Below is a minimal example of how to set up a parallel back end using doParallel.
## (install and) load library ##
#install.packages(doParallel)
library(doParallel)
# how many cores to use in the cluster? #
ncores=2
# set up a cluster called 'cl'
cl = makeCluster(ncores)
# register the cluster
registerDoParallel(cl)
## do some parallel computaitons with foreach
results = foreach(case=1:10) %dopar% {
## what do do with case ? #
result_case = case
result_case
}
## Always shut the cluster down when done
stopCluster(cl)
In the example above, we also see the basic structure for performing parallel computations in parallel. Compare the following two code snippets.
Snippet 1:
results = c()
for(case=1:10){
result_case = case
results[case]=result_case
}
Snippet 2:
results = foreach(case=1:10) %dopar% {
result_case = case
result_case
}
The foreach function evaluates an expression for each value of the counter (iterator) ‘case’. The only difference is that in snippet 1, the expression changes results[case]
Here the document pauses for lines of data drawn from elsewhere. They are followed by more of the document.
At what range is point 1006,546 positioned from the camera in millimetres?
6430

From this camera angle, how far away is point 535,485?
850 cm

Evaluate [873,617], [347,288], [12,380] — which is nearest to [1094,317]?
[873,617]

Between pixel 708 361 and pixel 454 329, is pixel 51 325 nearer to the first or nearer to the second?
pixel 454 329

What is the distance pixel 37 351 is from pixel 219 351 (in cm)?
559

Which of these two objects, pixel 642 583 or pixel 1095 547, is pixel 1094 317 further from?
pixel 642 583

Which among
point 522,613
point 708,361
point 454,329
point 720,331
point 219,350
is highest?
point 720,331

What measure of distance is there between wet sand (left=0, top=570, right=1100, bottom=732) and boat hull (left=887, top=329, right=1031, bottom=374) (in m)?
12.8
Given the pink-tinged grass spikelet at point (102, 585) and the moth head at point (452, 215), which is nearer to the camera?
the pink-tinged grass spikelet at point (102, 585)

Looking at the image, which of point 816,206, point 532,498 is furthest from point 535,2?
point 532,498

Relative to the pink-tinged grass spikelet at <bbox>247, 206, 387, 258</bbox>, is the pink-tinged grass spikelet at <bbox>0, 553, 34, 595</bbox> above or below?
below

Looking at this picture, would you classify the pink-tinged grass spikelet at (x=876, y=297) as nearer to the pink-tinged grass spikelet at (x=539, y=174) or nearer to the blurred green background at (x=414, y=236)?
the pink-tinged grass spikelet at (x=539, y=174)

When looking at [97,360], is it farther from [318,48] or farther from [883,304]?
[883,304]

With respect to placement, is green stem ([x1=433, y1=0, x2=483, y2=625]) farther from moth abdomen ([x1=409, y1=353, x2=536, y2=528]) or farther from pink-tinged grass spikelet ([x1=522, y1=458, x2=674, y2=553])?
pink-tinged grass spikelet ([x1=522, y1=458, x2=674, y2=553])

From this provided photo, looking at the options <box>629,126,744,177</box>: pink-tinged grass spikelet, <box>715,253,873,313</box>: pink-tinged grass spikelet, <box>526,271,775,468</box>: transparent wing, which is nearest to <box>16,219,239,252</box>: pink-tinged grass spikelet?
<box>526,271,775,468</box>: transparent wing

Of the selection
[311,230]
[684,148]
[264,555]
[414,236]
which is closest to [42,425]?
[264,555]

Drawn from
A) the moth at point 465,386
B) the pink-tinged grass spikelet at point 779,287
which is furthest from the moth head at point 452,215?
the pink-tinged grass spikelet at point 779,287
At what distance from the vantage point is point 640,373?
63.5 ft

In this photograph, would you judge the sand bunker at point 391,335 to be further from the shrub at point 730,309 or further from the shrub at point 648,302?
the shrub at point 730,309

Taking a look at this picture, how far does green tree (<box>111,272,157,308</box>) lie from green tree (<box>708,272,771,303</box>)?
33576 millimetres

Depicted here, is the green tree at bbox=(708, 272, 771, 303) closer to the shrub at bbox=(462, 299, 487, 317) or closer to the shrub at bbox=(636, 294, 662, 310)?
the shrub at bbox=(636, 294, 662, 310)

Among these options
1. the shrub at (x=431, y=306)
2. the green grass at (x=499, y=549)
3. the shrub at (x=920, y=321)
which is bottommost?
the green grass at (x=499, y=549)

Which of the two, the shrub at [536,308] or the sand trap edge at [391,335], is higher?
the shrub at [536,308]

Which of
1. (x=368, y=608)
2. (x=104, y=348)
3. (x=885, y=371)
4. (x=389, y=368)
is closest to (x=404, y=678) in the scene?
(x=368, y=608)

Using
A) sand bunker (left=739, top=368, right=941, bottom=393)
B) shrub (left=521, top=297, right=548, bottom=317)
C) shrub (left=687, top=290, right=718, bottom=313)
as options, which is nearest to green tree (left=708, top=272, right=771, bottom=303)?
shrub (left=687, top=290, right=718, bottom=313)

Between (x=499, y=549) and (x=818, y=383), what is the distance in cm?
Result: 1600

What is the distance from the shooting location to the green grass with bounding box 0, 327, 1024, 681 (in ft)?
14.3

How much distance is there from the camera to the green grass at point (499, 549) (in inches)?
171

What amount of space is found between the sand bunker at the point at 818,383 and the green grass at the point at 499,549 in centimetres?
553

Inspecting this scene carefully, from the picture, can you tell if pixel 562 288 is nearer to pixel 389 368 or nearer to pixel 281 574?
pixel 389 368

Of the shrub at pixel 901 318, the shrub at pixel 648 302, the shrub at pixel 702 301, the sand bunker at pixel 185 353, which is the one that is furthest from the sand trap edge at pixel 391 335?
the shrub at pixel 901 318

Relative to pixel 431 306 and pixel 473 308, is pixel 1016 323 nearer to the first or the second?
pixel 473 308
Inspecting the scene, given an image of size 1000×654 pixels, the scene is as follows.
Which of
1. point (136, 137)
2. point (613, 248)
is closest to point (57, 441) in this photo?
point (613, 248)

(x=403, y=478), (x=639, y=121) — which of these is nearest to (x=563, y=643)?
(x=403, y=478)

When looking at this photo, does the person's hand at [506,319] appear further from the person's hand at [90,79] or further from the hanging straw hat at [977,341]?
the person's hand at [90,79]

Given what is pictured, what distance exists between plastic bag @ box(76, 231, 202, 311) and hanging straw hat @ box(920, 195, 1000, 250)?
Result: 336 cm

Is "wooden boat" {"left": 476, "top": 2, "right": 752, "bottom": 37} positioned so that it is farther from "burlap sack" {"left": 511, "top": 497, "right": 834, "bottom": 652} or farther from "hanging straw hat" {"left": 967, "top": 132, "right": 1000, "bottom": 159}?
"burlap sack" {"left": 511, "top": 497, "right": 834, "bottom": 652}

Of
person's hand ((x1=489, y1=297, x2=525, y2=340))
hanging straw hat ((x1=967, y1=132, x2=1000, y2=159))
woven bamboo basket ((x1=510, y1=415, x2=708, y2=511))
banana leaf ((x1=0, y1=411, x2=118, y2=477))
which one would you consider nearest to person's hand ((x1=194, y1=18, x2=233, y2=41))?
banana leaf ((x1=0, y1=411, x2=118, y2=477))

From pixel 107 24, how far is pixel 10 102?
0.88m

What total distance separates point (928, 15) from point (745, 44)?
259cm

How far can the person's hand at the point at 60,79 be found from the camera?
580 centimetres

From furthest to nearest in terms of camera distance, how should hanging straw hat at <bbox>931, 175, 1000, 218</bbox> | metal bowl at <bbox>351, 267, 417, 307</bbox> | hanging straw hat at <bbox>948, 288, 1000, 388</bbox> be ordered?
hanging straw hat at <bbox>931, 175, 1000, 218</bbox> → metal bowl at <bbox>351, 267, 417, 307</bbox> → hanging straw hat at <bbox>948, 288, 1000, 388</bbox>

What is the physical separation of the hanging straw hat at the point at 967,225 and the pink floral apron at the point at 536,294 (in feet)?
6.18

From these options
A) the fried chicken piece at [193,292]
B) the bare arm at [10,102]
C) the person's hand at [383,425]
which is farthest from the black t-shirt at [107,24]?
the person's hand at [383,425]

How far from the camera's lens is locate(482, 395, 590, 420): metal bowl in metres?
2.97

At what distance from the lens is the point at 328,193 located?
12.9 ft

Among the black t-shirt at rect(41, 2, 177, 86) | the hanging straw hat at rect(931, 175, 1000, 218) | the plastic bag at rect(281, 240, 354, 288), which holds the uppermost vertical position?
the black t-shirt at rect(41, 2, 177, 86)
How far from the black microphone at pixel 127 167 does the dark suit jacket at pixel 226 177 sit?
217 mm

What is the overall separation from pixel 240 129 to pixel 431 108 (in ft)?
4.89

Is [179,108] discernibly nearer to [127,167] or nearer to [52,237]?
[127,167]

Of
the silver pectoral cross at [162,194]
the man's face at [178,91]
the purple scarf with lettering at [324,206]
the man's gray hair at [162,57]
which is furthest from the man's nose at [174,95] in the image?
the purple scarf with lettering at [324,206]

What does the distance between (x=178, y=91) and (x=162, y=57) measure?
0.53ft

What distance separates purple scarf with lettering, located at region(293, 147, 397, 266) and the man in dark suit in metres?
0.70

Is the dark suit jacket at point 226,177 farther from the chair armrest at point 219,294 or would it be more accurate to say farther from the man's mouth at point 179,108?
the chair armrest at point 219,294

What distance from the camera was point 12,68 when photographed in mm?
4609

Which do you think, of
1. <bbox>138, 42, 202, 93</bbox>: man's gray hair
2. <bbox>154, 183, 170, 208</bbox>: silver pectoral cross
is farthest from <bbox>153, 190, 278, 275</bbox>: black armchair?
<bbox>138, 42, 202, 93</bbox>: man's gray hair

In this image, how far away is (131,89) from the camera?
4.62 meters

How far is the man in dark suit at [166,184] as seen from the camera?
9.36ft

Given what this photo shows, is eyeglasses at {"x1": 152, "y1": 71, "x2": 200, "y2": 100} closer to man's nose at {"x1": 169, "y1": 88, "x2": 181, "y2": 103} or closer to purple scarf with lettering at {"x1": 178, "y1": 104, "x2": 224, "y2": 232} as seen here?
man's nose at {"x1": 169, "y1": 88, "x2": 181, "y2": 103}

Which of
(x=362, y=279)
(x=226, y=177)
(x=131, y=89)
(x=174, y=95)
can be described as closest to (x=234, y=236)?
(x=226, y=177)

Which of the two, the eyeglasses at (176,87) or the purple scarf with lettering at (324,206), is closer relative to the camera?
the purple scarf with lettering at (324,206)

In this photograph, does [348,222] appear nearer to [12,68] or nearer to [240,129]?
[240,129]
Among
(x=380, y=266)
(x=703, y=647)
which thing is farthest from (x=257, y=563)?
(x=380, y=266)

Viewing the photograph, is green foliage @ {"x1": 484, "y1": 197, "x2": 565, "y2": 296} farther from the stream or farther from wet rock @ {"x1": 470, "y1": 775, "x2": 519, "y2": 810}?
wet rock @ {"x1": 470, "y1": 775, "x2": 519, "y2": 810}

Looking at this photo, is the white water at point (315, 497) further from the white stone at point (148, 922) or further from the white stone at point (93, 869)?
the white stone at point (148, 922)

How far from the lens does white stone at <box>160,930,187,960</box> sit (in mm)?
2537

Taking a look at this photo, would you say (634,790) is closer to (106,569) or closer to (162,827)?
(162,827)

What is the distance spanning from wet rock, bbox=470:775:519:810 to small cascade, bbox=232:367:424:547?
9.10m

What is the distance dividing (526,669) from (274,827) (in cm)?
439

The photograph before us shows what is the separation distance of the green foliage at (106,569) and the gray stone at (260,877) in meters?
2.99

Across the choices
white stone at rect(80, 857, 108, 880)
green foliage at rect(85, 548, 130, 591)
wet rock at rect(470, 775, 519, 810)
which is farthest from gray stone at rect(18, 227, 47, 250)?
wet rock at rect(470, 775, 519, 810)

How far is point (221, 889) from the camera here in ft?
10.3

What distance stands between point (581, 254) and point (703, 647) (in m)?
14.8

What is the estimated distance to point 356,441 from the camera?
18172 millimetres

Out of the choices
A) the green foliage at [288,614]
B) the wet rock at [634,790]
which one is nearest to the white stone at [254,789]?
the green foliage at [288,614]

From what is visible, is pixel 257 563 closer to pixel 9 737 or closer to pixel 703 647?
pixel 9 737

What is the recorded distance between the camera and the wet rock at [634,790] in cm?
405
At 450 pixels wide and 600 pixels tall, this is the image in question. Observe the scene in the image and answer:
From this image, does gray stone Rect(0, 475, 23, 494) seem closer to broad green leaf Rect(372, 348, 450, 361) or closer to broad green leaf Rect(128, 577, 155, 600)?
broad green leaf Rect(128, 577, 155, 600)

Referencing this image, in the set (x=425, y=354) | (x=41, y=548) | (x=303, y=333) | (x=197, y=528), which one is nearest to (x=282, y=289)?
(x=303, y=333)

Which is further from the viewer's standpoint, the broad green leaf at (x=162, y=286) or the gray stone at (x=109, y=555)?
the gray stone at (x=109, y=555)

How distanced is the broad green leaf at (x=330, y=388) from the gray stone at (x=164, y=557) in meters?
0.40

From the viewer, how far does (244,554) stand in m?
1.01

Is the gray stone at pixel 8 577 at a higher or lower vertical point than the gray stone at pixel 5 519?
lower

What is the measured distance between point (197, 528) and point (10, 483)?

in the global environment while in snippet 2 the expression is evaluated in a separate environment and returned as a value.
In the examples above, the %dopar% operator is used to execute the code in parallel. Using %do% instead would lead to sequential computation by the primary process.
Many statistical and machine learning applications rely on pseudo-random numbers for things like
sampling from distributions and stochastic optimization. When child processes are spawned to compute in parallel, care needs to be taken to ensure random number streams behave as expected. This is particularly true for bootstrap inference, Monte Carlo simulations, and other applications where it is important that iterations are independent. Care is also needed to ensure results can be reliably reproduced using set.seed()
.
Review the section “Random numbers” under the help page for more information here. There, we learn that, in the multicore approach typified by calls to mclapply, reproducible ranodm numbers in parallel computaitons can be achieved if instructing R to use “L’Ecuyer-CMRG” for random number generation by calling RNGkind("L'Ecuyer-CMRG")
.
Similarly, to create reproducible results when using random number generation within foreach expressions use the %dorng% operator from package doRNG.
For more details see the doRNG vignette.
The parallel, doParallel, and foreach packages greatly facilitate parallel computing in R. When used appropriately, performing computations in parallel can reduce the wait time needed to obtain results and make the overall research process more efficient. When deciding whether and how to parallelize it is important to keep in mind the amount and archictecture of available computing resources.